Dieci anni fa, nel 2011, veniva approvato il Codice Antimafia: uno sforzo legislativo teso a riordinare in un testo unico la legislazione antimafia. Lo scopo prioritario fu quello di rafforzare il contrasto alle organizzazioni criminali attraverso la razionalizzazione della normativa in materia e di rendere ancora più efficaci le misure di prevenzione e gli istituti del sequestro e della confisca dei patrimoni criminali come forma avanzata di contrasto alle mafie. L’obiettivo ultimo fu, dunque, quello di offrire uno strumentario più ampio ai magistrati e alle forze dell’ordine e forme di tutela più avanzata per i cittadini.

La Luiss e la Fondazione De Gasperi, a dieci anni di distanza, organizzano domani, dalle 16, un incontro in diretta sulla Luiss Social Tv, per promuovere una riflessione tra operatori del diritto ed esperti ed effettuare un bilancio su questo primo decennio di applicazione del Codice.

Indirizzo di saluto:

Paola Severino, vice presidente, Università Luiss Guido Carli e Angelino Alfano, presidente, Fondazione De Gasperi.

Relazione introduttiva:

Luciana Lamorgese, ministro dell’Interno.
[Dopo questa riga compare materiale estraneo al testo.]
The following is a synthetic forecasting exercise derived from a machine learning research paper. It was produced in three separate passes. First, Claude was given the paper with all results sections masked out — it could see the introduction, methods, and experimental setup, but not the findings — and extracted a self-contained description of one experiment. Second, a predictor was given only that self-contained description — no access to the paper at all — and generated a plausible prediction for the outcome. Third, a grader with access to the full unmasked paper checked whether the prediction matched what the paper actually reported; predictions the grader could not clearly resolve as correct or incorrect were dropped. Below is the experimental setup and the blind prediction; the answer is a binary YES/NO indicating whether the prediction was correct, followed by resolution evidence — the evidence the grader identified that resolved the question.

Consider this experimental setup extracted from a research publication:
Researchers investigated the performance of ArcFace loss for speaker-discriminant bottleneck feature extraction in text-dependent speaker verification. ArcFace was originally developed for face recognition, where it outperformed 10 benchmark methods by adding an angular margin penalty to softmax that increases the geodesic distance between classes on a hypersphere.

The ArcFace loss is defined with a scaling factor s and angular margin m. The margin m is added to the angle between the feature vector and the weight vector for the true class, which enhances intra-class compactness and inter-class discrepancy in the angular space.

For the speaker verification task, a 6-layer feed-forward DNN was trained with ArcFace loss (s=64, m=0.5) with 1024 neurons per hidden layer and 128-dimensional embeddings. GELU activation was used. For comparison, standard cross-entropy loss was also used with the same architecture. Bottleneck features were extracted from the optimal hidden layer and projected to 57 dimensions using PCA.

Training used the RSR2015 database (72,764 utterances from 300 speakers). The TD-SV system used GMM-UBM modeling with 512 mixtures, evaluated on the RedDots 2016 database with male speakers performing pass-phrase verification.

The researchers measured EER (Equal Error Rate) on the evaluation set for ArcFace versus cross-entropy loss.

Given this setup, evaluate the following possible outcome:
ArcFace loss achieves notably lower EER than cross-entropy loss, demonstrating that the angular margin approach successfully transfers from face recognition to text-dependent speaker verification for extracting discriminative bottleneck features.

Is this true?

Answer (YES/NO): NO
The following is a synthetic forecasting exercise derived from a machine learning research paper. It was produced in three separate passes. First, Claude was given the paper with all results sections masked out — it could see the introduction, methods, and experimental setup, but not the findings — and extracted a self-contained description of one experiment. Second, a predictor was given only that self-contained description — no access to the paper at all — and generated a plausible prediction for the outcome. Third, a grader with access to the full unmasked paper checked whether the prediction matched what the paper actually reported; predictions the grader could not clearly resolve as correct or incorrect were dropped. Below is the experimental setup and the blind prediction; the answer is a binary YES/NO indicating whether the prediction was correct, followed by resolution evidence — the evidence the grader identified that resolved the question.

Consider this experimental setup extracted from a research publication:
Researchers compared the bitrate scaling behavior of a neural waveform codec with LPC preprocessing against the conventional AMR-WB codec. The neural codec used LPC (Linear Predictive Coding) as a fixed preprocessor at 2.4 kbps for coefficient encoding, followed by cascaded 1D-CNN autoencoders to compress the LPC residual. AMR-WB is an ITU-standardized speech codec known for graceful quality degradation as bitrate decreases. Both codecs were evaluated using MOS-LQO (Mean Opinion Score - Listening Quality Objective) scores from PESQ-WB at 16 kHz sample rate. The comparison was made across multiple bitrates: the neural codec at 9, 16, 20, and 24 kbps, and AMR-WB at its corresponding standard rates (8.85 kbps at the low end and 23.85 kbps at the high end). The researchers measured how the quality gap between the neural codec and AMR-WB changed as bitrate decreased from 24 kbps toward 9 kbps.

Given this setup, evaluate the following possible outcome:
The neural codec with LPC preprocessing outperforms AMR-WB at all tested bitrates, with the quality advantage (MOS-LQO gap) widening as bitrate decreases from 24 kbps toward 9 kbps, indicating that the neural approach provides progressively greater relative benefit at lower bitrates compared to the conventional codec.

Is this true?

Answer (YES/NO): NO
Intervengono: Federico Cafiero De Raho, procuratore nazionale Antimafia e Antiterrorismo, Francesco Lo Voi, procuratore capo di Palermo, Giovanni Melillo, procuratore capo di Napoli, Maurizio Vallone, direttore, DIA, Gianluca Varraso, professore di Diritto processuale penale, Università Cattolica del Sacro Cuore, Giuseppe Zafarana, comandante generale, Guardia di Finanza.

Conclusioni:

Marta Cartabia, ministro della Giustizia.